After that killing, Iran's deputy UN ambassador Eshagh al-Habib condemned the “terrorist attacks” and told the UN Security Council that Mr. Roshan had recently met with IAEA inspectors, "a fact that indicates that this UN agency may have played a role in leaking information on Iran's nuclear facilities and scientists."

Senior Iranian lawmaker Zohreh Elahian charged that there was "credible evidence" of IAEA involvement in "espionage on our nuclear activities."

The IAEA would not confirm or deny any previous inspector meetings with Roshan to the Monitor, and referred instead to a quote that IAEA spokeswoman Gill Tudor gave to Reuters shortly after the assassination: "The Agency has not released this man's name.
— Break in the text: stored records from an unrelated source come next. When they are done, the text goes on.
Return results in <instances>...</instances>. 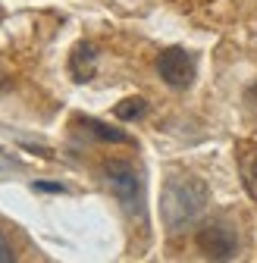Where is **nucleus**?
I'll use <instances>...</instances> for the list:
<instances>
[{"label":"nucleus","mask_w":257,"mask_h":263,"mask_svg":"<svg viewBox=\"0 0 257 263\" xmlns=\"http://www.w3.org/2000/svg\"><path fill=\"white\" fill-rule=\"evenodd\" d=\"M210 204V188L204 179L176 173L167 179L163 191H160V216L170 235H182L185 229L195 222Z\"/></svg>","instance_id":"f257e3e1"},{"label":"nucleus","mask_w":257,"mask_h":263,"mask_svg":"<svg viewBox=\"0 0 257 263\" xmlns=\"http://www.w3.org/2000/svg\"><path fill=\"white\" fill-rule=\"evenodd\" d=\"M104 179L110 185V191L116 194V201L122 204L125 213H141L144 210V188H141V176L128 160H107L104 163Z\"/></svg>","instance_id":"f03ea898"},{"label":"nucleus","mask_w":257,"mask_h":263,"mask_svg":"<svg viewBox=\"0 0 257 263\" xmlns=\"http://www.w3.org/2000/svg\"><path fill=\"white\" fill-rule=\"evenodd\" d=\"M195 57L182 47H167L157 53V76L163 79L170 88L176 91H185L191 82H195Z\"/></svg>","instance_id":"7ed1b4c3"},{"label":"nucleus","mask_w":257,"mask_h":263,"mask_svg":"<svg viewBox=\"0 0 257 263\" xmlns=\"http://www.w3.org/2000/svg\"><path fill=\"white\" fill-rule=\"evenodd\" d=\"M195 245L204 257L210 260H232L238 254V238L229 226H223V222H207L198 229V235H195Z\"/></svg>","instance_id":"20e7f679"},{"label":"nucleus","mask_w":257,"mask_h":263,"mask_svg":"<svg viewBox=\"0 0 257 263\" xmlns=\"http://www.w3.org/2000/svg\"><path fill=\"white\" fill-rule=\"evenodd\" d=\"M94 63H98V50L91 41H79L69 53V72L76 82H88L94 76Z\"/></svg>","instance_id":"39448f33"},{"label":"nucleus","mask_w":257,"mask_h":263,"mask_svg":"<svg viewBox=\"0 0 257 263\" xmlns=\"http://www.w3.org/2000/svg\"><path fill=\"white\" fill-rule=\"evenodd\" d=\"M76 122H79V125H85V132H88V135L101 138V141H113V144H128V141H132V138H128L125 132H122V128H113V125H107V122H101V119L79 116Z\"/></svg>","instance_id":"423d86ee"},{"label":"nucleus","mask_w":257,"mask_h":263,"mask_svg":"<svg viewBox=\"0 0 257 263\" xmlns=\"http://www.w3.org/2000/svg\"><path fill=\"white\" fill-rule=\"evenodd\" d=\"M116 119H122V122H135V119H141L144 113H148V101L144 97H125V101H119L116 104Z\"/></svg>","instance_id":"0eeeda50"},{"label":"nucleus","mask_w":257,"mask_h":263,"mask_svg":"<svg viewBox=\"0 0 257 263\" xmlns=\"http://www.w3.org/2000/svg\"><path fill=\"white\" fill-rule=\"evenodd\" d=\"M245 188H248V194L257 201V157L245 166Z\"/></svg>","instance_id":"6e6552de"},{"label":"nucleus","mask_w":257,"mask_h":263,"mask_svg":"<svg viewBox=\"0 0 257 263\" xmlns=\"http://www.w3.org/2000/svg\"><path fill=\"white\" fill-rule=\"evenodd\" d=\"M31 188H35V191H47V194H63V191H66V185H60V182H35Z\"/></svg>","instance_id":"1a4fd4ad"},{"label":"nucleus","mask_w":257,"mask_h":263,"mask_svg":"<svg viewBox=\"0 0 257 263\" xmlns=\"http://www.w3.org/2000/svg\"><path fill=\"white\" fill-rule=\"evenodd\" d=\"M13 260H16V254H13L10 241L4 238V232H0V263H13Z\"/></svg>","instance_id":"9d476101"}]
</instances>
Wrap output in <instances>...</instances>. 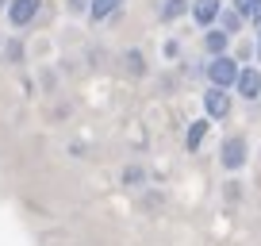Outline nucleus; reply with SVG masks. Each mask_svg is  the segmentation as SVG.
Instances as JSON below:
<instances>
[{
  "instance_id": "1a4fd4ad",
  "label": "nucleus",
  "mask_w": 261,
  "mask_h": 246,
  "mask_svg": "<svg viewBox=\"0 0 261 246\" xmlns=\"http://www.w3.org/2000/svg\"><path fill=\"white\" fill-rule=\"evenodd\" d=\"M234 8H238V16L257 19V23H261V0H234Z\"/></svg>"
},
{
  "instance_id": "423d86ee",
  "label": "nucleus",
  "mask_w": 261,
  "mask_h": 246,
  "mask_svg": "<svg viewBox=\"0 0 261 246\" xmlns=\"http://www.w3.org/2000/svg\"><path fill=\"white\" fill-rule=\"evenodd\" d=\"M242 162H246V142L242 139H227V146H223V165H227V169H238Z\"/></svg>"
},
{
  "instance_id": "9d476101",
  "label": "nucleus",
  "mask_w": 261,
  "mask_h": 246,
  "mask_svg": "<svg viewBox=\"0 0 261 246\" xmlns=\"http://www.w3.org/2000/svg\"><path fill=\"white\" fill-rule=\"evenodd\" d=\"M188 12V0H165L162 4V19H177Z\"/></svg>"
},
{
  "instance_id": "7ed1b4c3",
  "label": "nucleus",
  "mask_w": 261,
  "mask_h": 246,
  "mask_svg": "<svg viewBox=\"0 0 261 246\" xmlns=\"http://www.w3.org/2000/svg\"><path fill=\"white\" fill-rule=\"evenodd\" d=\"M204 108H207V115H212V119H223V115L230 112L227 89H207V92H204Z\"/></svg>"
},
{
  "instance_id": "f03ea898",
  "label": "nucleus",
  "mask_w": 261,
  "mask_h": 246,
  "mask_svg": "<svg viewBox=\"0 0 261 246\" xmlns=\"http://www.w3.org/2000/svg\"><path fill=\"white\" fill-rule=\"evenodd\" d=\"M207 77H212V85L215 89H230L234 85V77H238V66L230 62V58H212V66H207Z\"/></svg>"
},
{
  "instance_id": "6e6552de",
  "label": "nucleus",
  "mask_w": 261,
  "mask_h": 246,
  "mask_svg": "<svg viewBox=\"0 0 261 246\" xmlns=\"http://www.w3.org/2000/svg\"><path fill=\"white\" fill-rule=\"evenodd\" d=\"M204 135H207V119H196L192 127H188V135H185V146H188V150H200Z\"/></svg>"
},
{
  "instance_id": "4468645a",
  "label": "nucleus",
  "mask_w": 261,
  "mask_h": 246,
  "mask_svg": "<svg viewBox=\"0 0 261 246\" xmlns=\"http://www.w3.org/2000/svg\"><path fill=\"white\" fill-rule=\"evenodd\" d=\"M69 8H77V12H81V8H89V0H69Z\"/></svg>"
},
{
  "instance_id": "0eeeda50",
  "label": "nucleus",
  "mask_w": 261,
  "mask_h": 246,
  "mask_svg": "<svg viewBox=\"0 0 261 246\" xmlns=\"http://www.w3.org/2000/svg\"><path fill=\"white\" fill-rule=\"evenodd\" d=\"M119 4L123 0H89V16L100 23V19H108L112 12H119Z\"/></svg>"
},
{
  "instance_id": "f257e3e1",
  "label": "nucleus",
  "mask_w": 261,
  "mask_h": 246,
  "mask_svg": "<svg viewBox=\"0 0 261 246\" xmlns=\"http://www.w3.org/2000/svg\"><path fill=\"white\" fill-rule=\"evenodd\" d=\"M39 8H42V0H8V23H12V27L35 23Z\"/></svg>"
},
{
  "instance_id": "dca6fc26",
  "label": "nucleus",
  "mask_w": 261,
  "mask_h": 246,
  "mask_svg": "<svg viewBox=\"0 0 261 246\" xmlns=\"http://www.w3.org/2000/svg\"><path fill=\"white\" fill-rule=\"evenodd\" d=\"M0 8H4V0H0Z\"/></svg>"
},
{
  "instance_id": "f8f14e48",
  "label": "nucleus",
  "mask_w": 261,
  "mask_h": 246,
  "mask_svg": "<svg viewBox=\"0 0 261 246\" xmlns=\"http://www.w3.org/2000/svg\"><path fill=\"white\" fill-rule=\"evenodd\" d=\"M219 23H223V31H227V35H234L238 23H242V16H238V12H219Z\"/></svg>"
},
{
  "instance_id": "2eb2a0df",
  "label": "nucleus",
  "mask_w": 261,
  "mask_h": 246,
  "mask_svg": "<svg viewBox=\"0 0 261 246\" xmlns=\"http://www.w3.org/2000/svg\"><path fill=\"white\" fill-rule=\"evenodd\" d=\"M257 54H261V39H257Z\"/></svg>"
},
{
  "instance_id": "9b49d317",
  "label": "nucleus",
  "mask_w": 261,
  "mask_h": 246,
  "mask_svg": "<svg viewBox=\"0 0 261 246\" xmlns=\"http://www.w3.org/2000/svg\"><path fill=\"white\" fill-rule=\"evenodd\" d=\"M227 39H230L227 31H207V50H212V54H223V50H227Z\"/></svg>"
},
{
  "instance_id": "39448f33",
  "label": "nucleus",
  "mask_w": 261,
  "mask_h": 246,
  "mask_svg": "<svg viewBox=\"0 0 261 246\" xmlns=\"http://www.w3.org/2000/svg\"><path fill=\"white\" fill-rule=\"evenodd\" d=\"M234 89L242 92L246 100L261 96V73H257V69H238V77H234Z\"/></svg>"
},
{
  "instance_id": "ddd939ff",
  "label": "nucleus",
  "mask_w": 261,
  "mask_h": 246,
  "mask_svg": "<svg viewBox=\"0 0 261 246\" xmlns=\"http://www.w3.org/2000/svg\"><path fill=\"white\" fill-rule=\"evenodd\" d=\"M4 58H8V62H19V58H23V42H8V46H4Z\"/></svg>"
},
{
  "instance_id": "20e7f679",
  "label": "nucleus",
  "mask_w": 261,
  "mask_h": 246,
  "mask_svg": "<svg viewBox=\"0 0 261 246\" xmlns=\"http://www.w3.org/2000/svg\"><path fill=\"white\" fill-rule=\"evenodd\" d=\"M219 12H223V0H196L192 4V16H196L200 27H212L219 19Z\"/></svg>"
}]
</instances>
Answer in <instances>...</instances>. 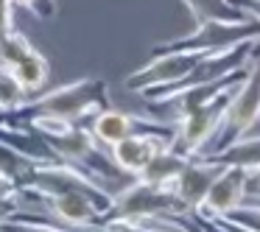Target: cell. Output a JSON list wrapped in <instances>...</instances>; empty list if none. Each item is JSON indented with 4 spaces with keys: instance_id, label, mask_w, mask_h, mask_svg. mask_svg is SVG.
I'll return each mask as SVG.
<instances>
[{
    "instance_id": "obj_3",
    "label": "cell",
    "mask_w": 260,
    "mask_h": 232,
    "mask_svg": "<svg viewBox=\"0 0 260 232\" xmlns=\"http://www.w3.org/2000/svg\"><path fill=\"white\" fill-rule=\"evenodd\" d=\"M254 40H260V23H254V20H246V23H202L190 34L154 45L151 53H218Z\"/></svg>"
},
{
    "instance_id": "obj_8",
    "label": "cell",
    "mask_w": 260,
    "mask_h": 232,
    "mask_svg": "<svg viewBox=\"0 0 260 232\" xmlns=\"http://www.w3.org/2000/svg\"><path fill=\"white\" fill-rule=\"evenodd\" d=\"M246 182H249V171L235 168V165H221V171L215 174L204 202L199 204L196 215H202V218H221L230 210H235L238 204L246 202Z\"/></svg>"
},
{
    "instance_id": "obj_24",
    "label": "cell",
    "mask_w": 260,
    "mask_h": 232,
    "mask_svg": "<svg viewBox=\"0 0 260 232\" xmlns=\"http://www.w3.org/2000/svg\"><path fill=\"white\" fill-rule=\"evenodd\" d=\"M14 196H20L17 185H14V182H9L6 176H0V198H14Z\"/></svg>"
},
{
    "instance_id": "obj_17",
    "label": "cell",
    "mask_w": 260,
    "mask_h": 232,
    "mask_svg": "<svg viewBox=\"0 0 260 232\" xmlns=\"http://www.w3.org/2000/svg\"><path fill=\"white\" fill-rule=\"evenodd\" d=\"M25 101H28V92L20 87V81L14 79L12 73L0 70V107H3V112L23 107Z\"/></svg>"
},
{
    "instance_id": "obj_16",
    "label": "cell",
    "mask_w": 260,
    "mask_h": 232,
    "mask_svg": "<svg viewBox=\"0 0 260 232\" xmlns=\"http://www.w3.org/2000/svg\"><path fill=\"white\" fill-rule=\"evenodd\" d=\"M34 51V45H31L28 40H25V34H20V31H12V34H6L3 40H0V70H12L14 64H20L28 53Z\"/></svg>"
},
{
    "instance_id": "obj_26",
    "label": "cell",
    "mask_w": 260,
    "mask_h": 232,
    "mask_svg": "<svg viewBox=\"0 0 260 232\" xmlns=\"http://www.w3.org/2000/svg\"><path fill=\"white\" fill-rule=\"evenodd\" d=\"M0 112H3V107H0Z\"/></svg>"
},
{
    "instance_id": "obj_11",
    "label": "cell",
    "mask_w": 260,
    "mask_h": 232,
    "mask_svg": "<svg viewBox=\"0 0 260 232\" xmlns=\"http://www.w3.org/2000/svg\"><path fill=\"white\" fill-rule=\"evenodd\" d=\"M202 159H210L215 165H235V168H243V171H257L260 168V135H246V137H238L235 143H230L226 148L210 154V157H202Z\"/></svg>"
},
{
    "instance_id": "obj_25",
    "label": "cell",
    "mask_w": 260,
    "mask_h": 232,
    "mask_svg": "<svg viewBox=\"0 0 260 232\" xmlns=\"http://www.w3.org/2000/svg\"><path fill=\"white\" fill-rule=\"evenodd\" d=\"M0 232H9V229H6V226H0Z\"/></svg>"
},
{
    "instance_id": "obj_10",
    "label": "cell",
    "mask_w": 260,
    "mask_h": 232,
    "mask_svg": "<svg viewBox=\"0 0 260 232\" xmlns=\"http://www.w3.org/2000/svg\"><path fill=\"white\" fill-rule=\"evenodd\" d=\"M218 171H221V165L210 162V159H202V157L190 159L182 168V174L171 185V193H174L176 204L182 207V215L199 210V204L204 202V196H207V190H210V185H213Z\"/></svg>"
},
{
    "instance_id": "obj_21",
    "label": "cell",
    "mask_w": 260,
    "mask_h": 232,
    "mask_svg": "<svg viewBox=\"0 0 260 232\" xmlns=\"http://www.w3.org/2000/svg\"><path fill=\"white\" fill-rule=\"evenodd\" d=\"M232 6L238 9V12H243L249 20H254V23H260V0H230Z\"/></svg>"
},
{
    "instance_id": "obj_14",
    "label": "cell",
    "mask_w": 260,
    "mask_h": 232,
    "mask_svg": "<svg viewBox=\"0 0 260 232\" xmlns=\"http://www.w3.org/2000/svg\"><path fill=\"white\" fill-rule=\"evenodd\" d=\"M9 73L14 76V79L20 81V87H23L25 92H37V90H42V87L48 84V76H51V68H48V59L42 56L40 51H31L28 56L23 59L20 64H14Z\"/></svg>"
},
{
    "instance_id": "obj_5",
    "label": "cell",
    "mask_w": 260,
    "mask_h": 232,
    "mask_svg": "<svg viewBox=\"0 0 260 232\" xmlns=\"http://www.w3.org/2000/svg\"><path fill=\"white\" fill-rule=\"evenodd\" d=\"M202 53H151L143 68L126 76V90L137 92H151V90H168L185 81L199 64Z\"/></svg>"
},
{
    "instance_id": "obj_13",
    "label": "cell",
    "mask_w": 260,
    "mask_h": 232,
    "mask_svg": "<svg viewBox=\"0 0 260 232\" xmlns=\"http://www.w3.org/2000/svg\"><path fill=\"white\" fill-rule=\"evenodd\" d=\"M193 23H246V14L238 12L230 0H182Z\"/></svg>"
},
{
    "instance_id": "obj_18",
    "label": "cell",
    "mask_w": 260,
    "mask_h": 232,
    "mask_svg": "<svg viewBox=\"0 0 260 232\" xmlns=\"http://www.w3.org/2000/svg\"><path fill=\"white\" fill-rule=\"evenodd\" d=\"M226 224H235V226H243L249 232H260V204L257 202H243L238 204L235 210H230L226 215H221Z\"/></svg>"
},
{
    "instance_id": "obj_15",
    "label": "cell",
    "mask_w": 260,
    "mask_h": 232,
    "mask_svg": "<svg viewBox=\"0 0 260 232\" xmlns=\"http://www.w3.org/2000/svg\"><path fill=\"white\" fill-rule=\"evenodd\" d=\"M34 168H37L34 162H28L23 154H17L12 146H6V143L0 140V176H6L9 182H14L20 193L31 185Z\"/></svg>"
},
{
    "instance_id": "obj_23",
    "label": "cell",
    "mask_w": 260,
    "mask_h": 232,
    "mask_svg": "<svg viewBox=\"0 0 260 232\" xmlns=\"http://www.w3.org/2000/svg\"><path fill=\"white\" fill-rule=\"evenodd\" d=\"M246 202H260V168L249 174V182H246Z\"/></svg>"
},
{
    "instance_id": "obj_7",
    "label": "cell",
    "mask_w": 260,
    "mask_h": 232,
    "mask_svg": "<svg viewBox=\"0 0 260 232\" xmlns=\"http://www.w3.org/2000/svg\"><path fill=\"white\" fill-rule=\"evenodd\" d=\"M171 143H174V131H137V135H129L126 140L115 143L109 148V157L126 176L137 179L143 168Z\"/></svg>"
},
{
    "instance_id": "obj_12",
    "label": "cell",
    "mask_w": 260,
    "mask_h": 232,
    "mask_svg": "<svg viewBox=\"0 0 260 232\" xmlns=\"http://www.w3.org/2000/svg\"><path fill=\"white\" fill-rule=\"evenodd\" d=\"M187 162H190V157H185V154H179L174 146H168V148H162V151H159L157 157L146 165V168H143V174L137 176V179L148 182V185L171 187Z\"/></svg>"
},
{
    "instance_id": "obj_19",
    "label": "cell",
    "mask_w": 260,
    "mask_h": 232,
    "mask_svg": "<svg viewBox=\"0 0 260 232\" xmlns=\"http://www.w3.org/2000/svg\"><path fill=\"white\" fill-rule=\"evenodd\" d=\"M12 6H20L25 12H31L37 20H53L59 12L56 0H12Z\"/></svg>"
},
{
    "instance_id": "obj_9",
    "label": "cell",
    "mask_w": 260,
    "mask_h": 232,
    "mask_svg": "<svg viewBox=\"0 0 260 232\" xmlns=\"http://www.w3.org/2000/svg\"><path fill=\"white\" fill-rule=\"evenodd\" d=\"M40 202L45 204L48 215L56 218L59 224L68 226V229H90V226H98L104 221V213L98 210V204L92 202L87 193H79V190L45 196V198H40Z\"/></svg>"
},
{
    "instance_id": "obj_1",
    "label": "cell",
    "mask_w": 260,
    "mask_h": 232,
    "mask_svg": "<svg viewBox=\"0 0 260 232\" xmlns=\"http://www.w3.org/2000/svg\"><path fill=\"white\" fill-rule=\"evenodd\" d=\"M104 107H109V87L104 79H79L73 84H62L56 90L45 92L40 98H31L23 107L0 112V123H14L25 126L34 118H56L64 123H81L87 126V120L95 112H101Z\"/></svg>"
},
{
    "instance_id": "obj_6",
    "label": "cell",
    "mask_w": 260,
    "mask_h": 232,
    "mask_svg": "<svg viewBox=\"0 0 260 232\" xmlns=\"http://www.w3.org/2000/svg\"><path fill=\"white\" fill-rule=\"evenodd\" d=\"M87 129L95 137L98 146L112 148L115 143L126 140L129 135H137V131H174V123L148 120V118H140V115H129V112H120V109L104 107L101 112H95L87 120Z\"/></svg>"
},
{
    "instance_id": "obj_2",
    "label": "cell",
    "mask_w": 260,
    "mask_h": 232,
    "mask_svg": "<svg viewBox=\"0 0 260 232\" xmlns=\"http://www.w3.org/2000/svg\"><path fill=\"white\" fill-rule=\"evenodd\" d=\"M257 123H260V62H252L246 79L232 90L226 112H224V118H221V126H218L213 143L207 146V151H204L202 157H210V154L226 148L230 143H235L238 137L252 135V129Z\"/></svg>"
},
{
    "instance_id": "obj_4",
    "label": "cell",
    "mask_w": 260,
    "mask_h": 232,
    "mask_svg": "<svg viewBox=\"0 0 260 232\" xmlns=\"http://www.w3.org/2000/svg\"><path fill=\"white\" fill-rule=\"evenodd\" d=\"M154 215H182V207L176 204L171 187L132 179L129 185H123L115 193V204L104 215V221H143L154 218Z\"/></svg>"
},
{
    "instance_id": "obj_20",
    "label": "cell",
    "mask_w": 260,
    "mask_h": 232,
    "mask_svg": "<svg viewBox=\"0 0 260 232\" xmlns=\"http://www.w3.org/2000/svg\"><path fill=\"white\" fill-rule=\"evenodd\" d=\"M14 31V6L12 0H0V40Z\"/></svg>"
},
{
    "instance_id": "obj_22",
    "label": "cell",
    "mask_w": 260,
    "mask_h": 232,
    "mask_svg": "<svg viewBox=\"0 0 260 232\" xmlns=\"http://www.w3.org/2000/svg\"><path fill=\"white\" fill-rule=\"evenodd\" d=\"M17 210H20V196H14V198H0V226L6 224V221L12 218Z\"/></svg>"
}]
</instances>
We do not know him."

Two unnamed senior US officials confirmed to NBC News last month that operatives of the opposition Mujahideen-e Khalq (MEK, or MKO) who were trained and financed by Israel, had carried out the killings. Such reports confirm earlier claims by Iran – and foster deeper mistrust that pressure on the nuclear issue is a pretext for regime change.

How Roshan may have become a target

US Secretary of State Hillary Clinton "categorically" denied any American role in the assassination of Roshan. The names of those scientists would have been available by other means to intelligence agencies hostile to Iran, experts say.